Sir Robert Pattinson Academy (formerly Robert Pattinson School) is a secondary school on the northeast side of Moor Lane in North Hykeham, Lincolnshire, England. Also known as RP, Lincoln City used the field as temporary training grounds. The Academy has approximately 1,450 students and is a Language College specialist school.

History
The school was opened in 1953 as the Robert Pattinson School. Sir Robert Pattinson was the Chairman of Kesteven County Council for 20 years, and for 50 years a County Councillor.
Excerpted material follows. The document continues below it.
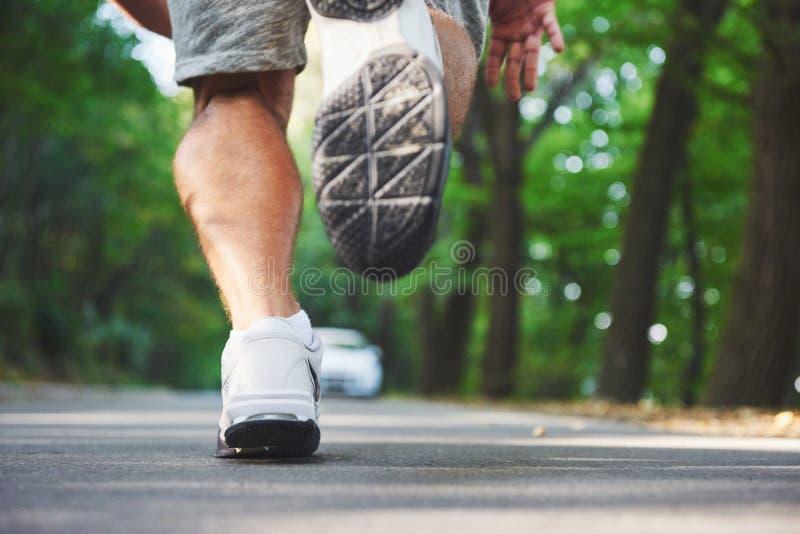 Corredor através dos campos exterior no conceito para o exercício, a aptidão e o estilo de vida saudável Feche acima dos pés do c fotografia de stock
He was Liberal MP for Grantham 1922–23. He was knighted in 1934, the year he became leader of Kesteven County Council.

The school was a 'bilateral' school (part grammar/part secondary modern) until January 1961 when the grammar school students transferred to the newly opened North Kesteven Grammar School. It became a comprehensive when parts of northern Kesteven became comprehensive in September 1970. This was four years before Lincoln went comprehensive – Lincoln was a separate county borough until April 1974.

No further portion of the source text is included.